The recommended and widely accepted standard conservative treatment for VSP includes prophylactic administration of nimodipine, triple-H therapy (hypertension, hypervolemia, and hemodilution; without hypervolemia [16]) and cerebrospinal fluid drainage [7]. If these standard treatments fail, intraarterial injection of vasodilators such as verapamil [14], papavarine [11], nimodipine [6], nicardipine [5], or balloon angioplasty with or without additional intraarterial vasodilators [8] have been proposed as rescue therapies. Several alternative substances such as fasudil [20], mainly used in Japan, and colforsin daropate [21] for local endovascular as well as systemic intraarterial or intravenous administration have also been tried. A main problem with all the interventional techniques remains the reversibility of the vasodilation and, thus, clinical treatment effects. Using balloon angioplasty, there is even a potential for serious life-threatening complications, including vessel rupture, branch occlusion, displacement of surgical clips, and rupture of untreated aneurysms despite improved techniques and catheters [22]. The first randomized controlled trial, the IMCVS trial (ClinicalTrials.gov Identifier: NCT01400360), using mainly balloon angioplasty with or without intraarterial application of vasodilators, was interrupted because of statistical significant higher mortality in the interventional group as compared with the conservative treatment group [23].

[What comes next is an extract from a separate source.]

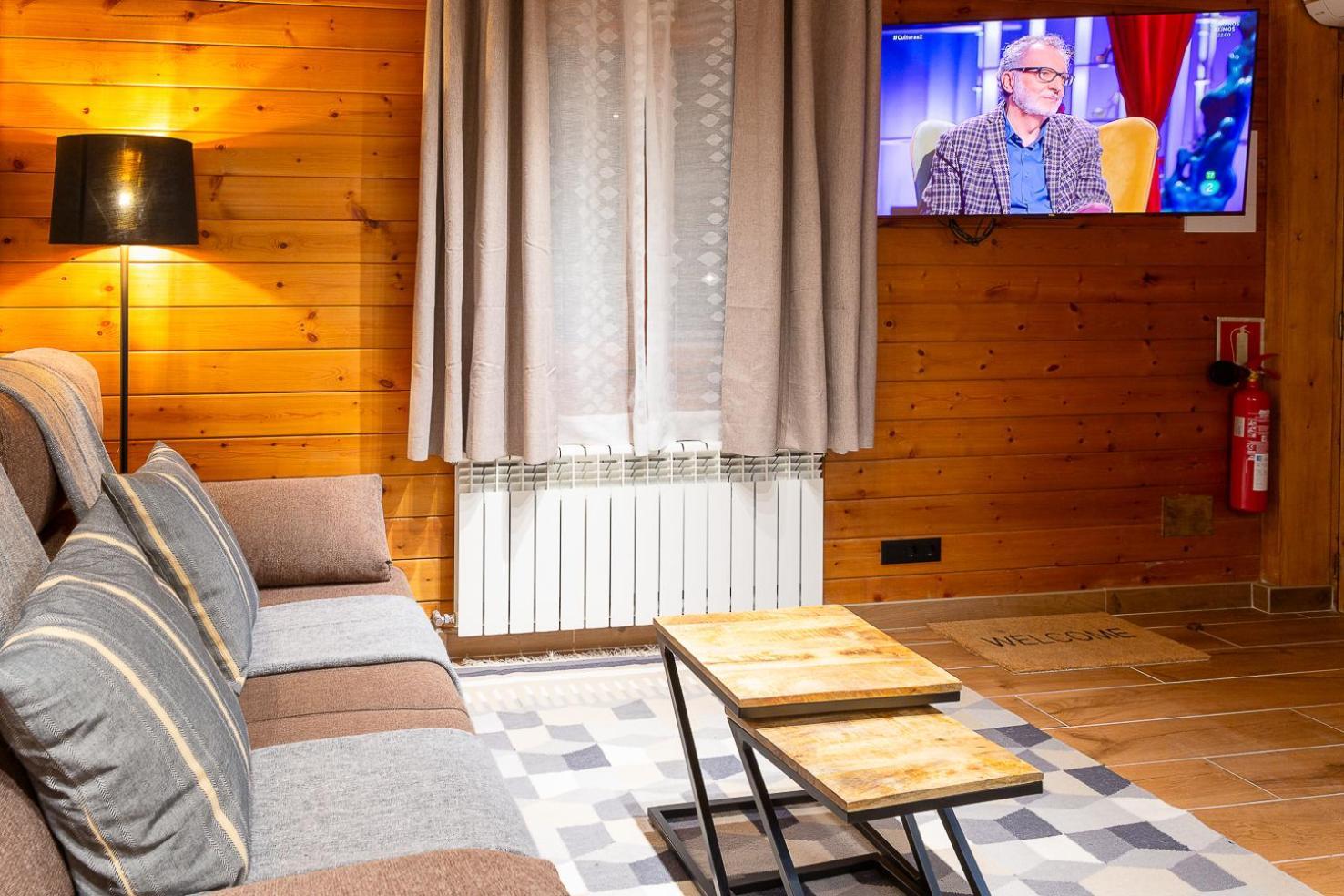Andbnb L Lujo Junto A Grandvalira Con Parking Gratuito Apartamento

Therefore, researchers are seeking approaches that are new and more effective. Milrinone, widely used in cardiology for heart failure, has vasodilating effects in addition to positive inotrope and antiinflammatory effects. As described by Lannes et al. [13] in detail, milrinone is a potent selective phosphodiesterase III (PDE III) inhibitor that affects cyclic adenosine monophosphate (cAMP) pathways with both inotropic and vasodilatory effects [24]. Milrinone has also antiinflammatory effects through the inhibition of interleukin 1B and interleukin 6 [10]. Thus, several authors have used milrinone in smaller cohorts, but without aggressive reintervention indications [4, 9, 13, 17–19].

In this preliminary series, we used milrinone supplementary to the more commonly used nimodipine. To minimize the effects of postinterventional VSP recurrence, we indicated reinterventions aggressively in cases with persistent neurological deficits or persistent high mean TCD >180 cm/s. The baseline data show a representative patient cohort with typical age, gender, aneurysm location, and clinical severity distribution. Only the high rate of clipped patients may be atypical. With the present algorithm, we could reach a very low mortality of 6.25 % as compared with the up to 15 % mortality in the literature for conservative treatment alone and contradictory to the negative results of the IMCVS trial [7]. Clinical improvement at a mean of 4.5 months was observed in 68.5 % of patients. Very good and good clinical outcomes with mRS ≤ 2 were reached in 68.5 % of patients. This is in the higher range when compared with the literature, with mRS ≤ 2 rates between 57 % [3] and 75 % [13]. Interestingly, milrinone showed a clear supplementary vasodilating effect over nimodipine in all interventions, leading to 87.5 % DSA improvement. We did not observe any negative side effects of multiple interventions, nor did we find severe cardiovascular adverse events of milrinone, because we used relatively low doses.